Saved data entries
-.-.-
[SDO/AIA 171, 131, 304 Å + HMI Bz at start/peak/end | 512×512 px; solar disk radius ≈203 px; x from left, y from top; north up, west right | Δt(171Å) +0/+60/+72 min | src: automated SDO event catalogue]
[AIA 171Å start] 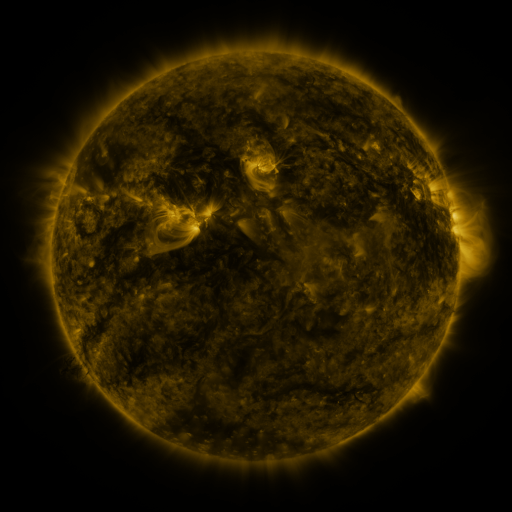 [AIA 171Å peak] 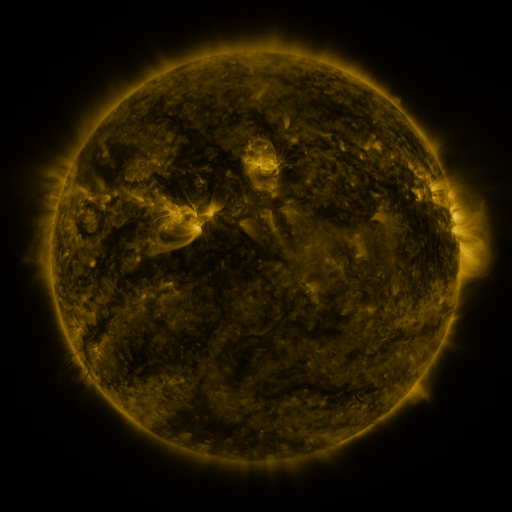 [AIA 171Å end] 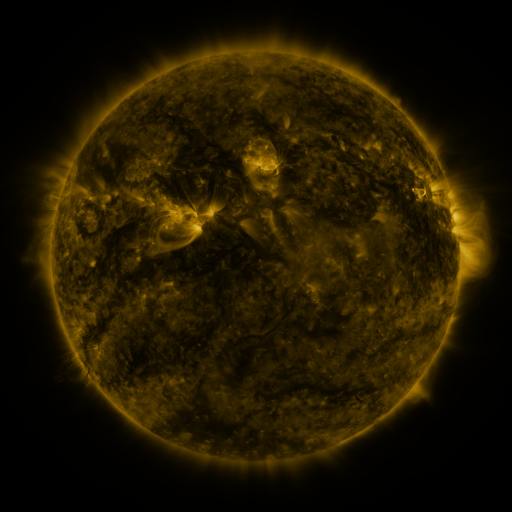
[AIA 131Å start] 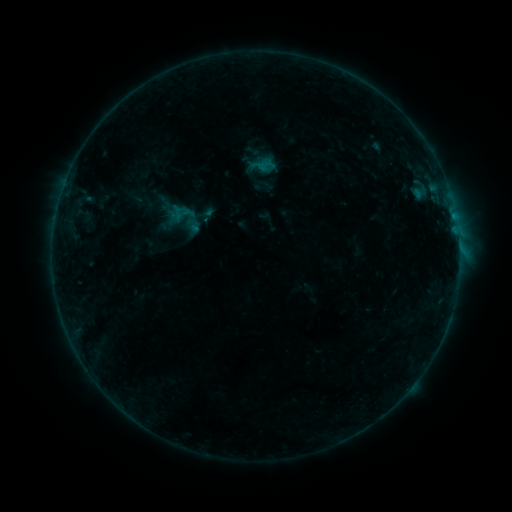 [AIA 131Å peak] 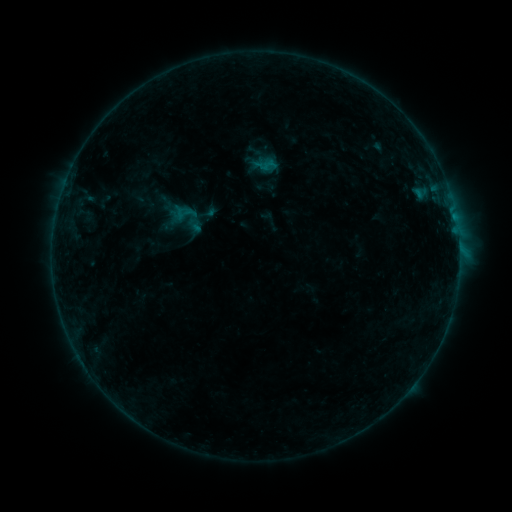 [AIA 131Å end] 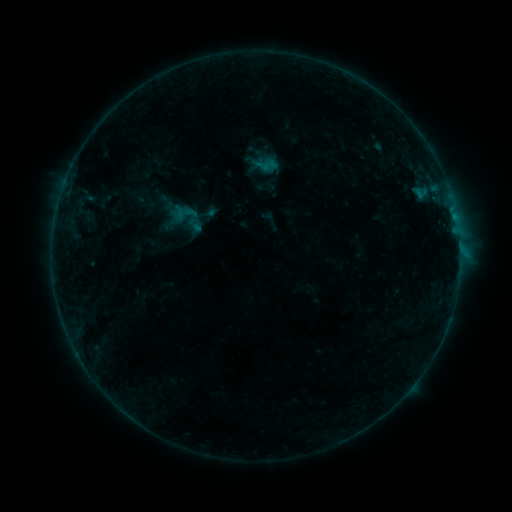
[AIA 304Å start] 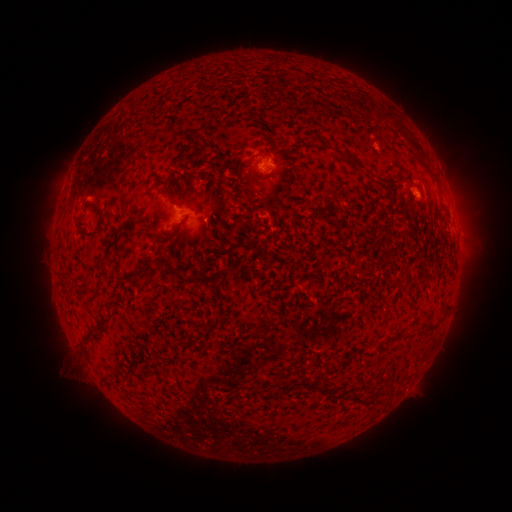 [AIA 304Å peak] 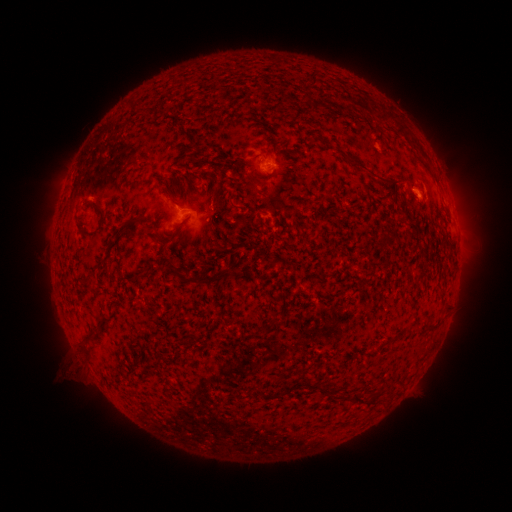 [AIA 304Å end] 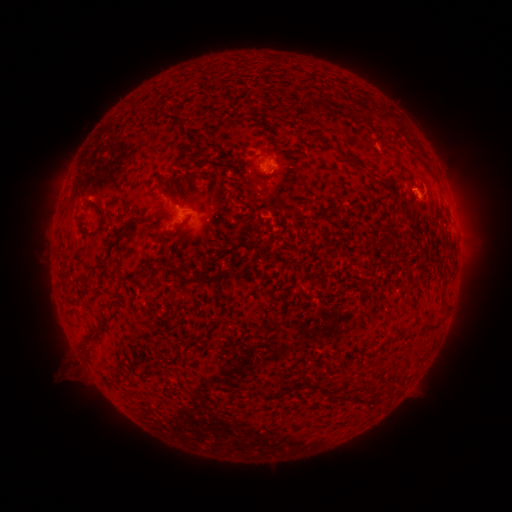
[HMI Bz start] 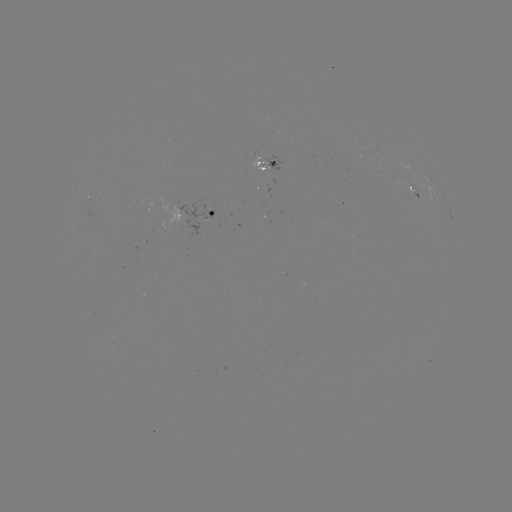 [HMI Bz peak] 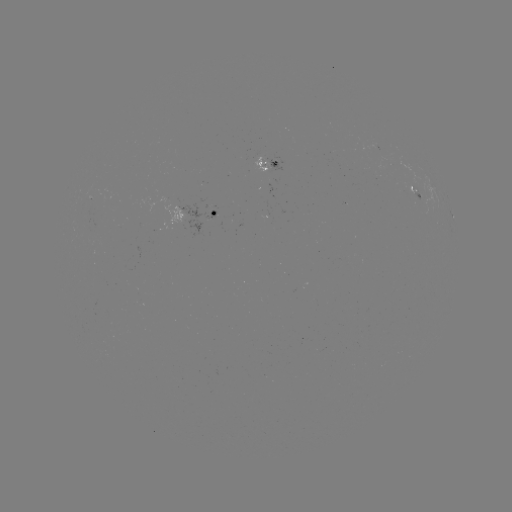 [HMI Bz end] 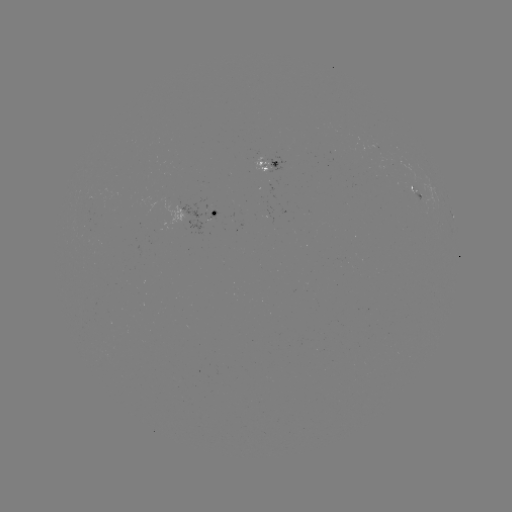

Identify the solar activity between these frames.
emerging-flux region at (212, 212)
-.-.-
Work to complete
This exercise calls for the lines from the one holding "Identify the solar" through the end of the entries, transcribed exactly and with nothing more.

Response below
Identify the solar activity between these frames.
emerging-flux region at (212, 212)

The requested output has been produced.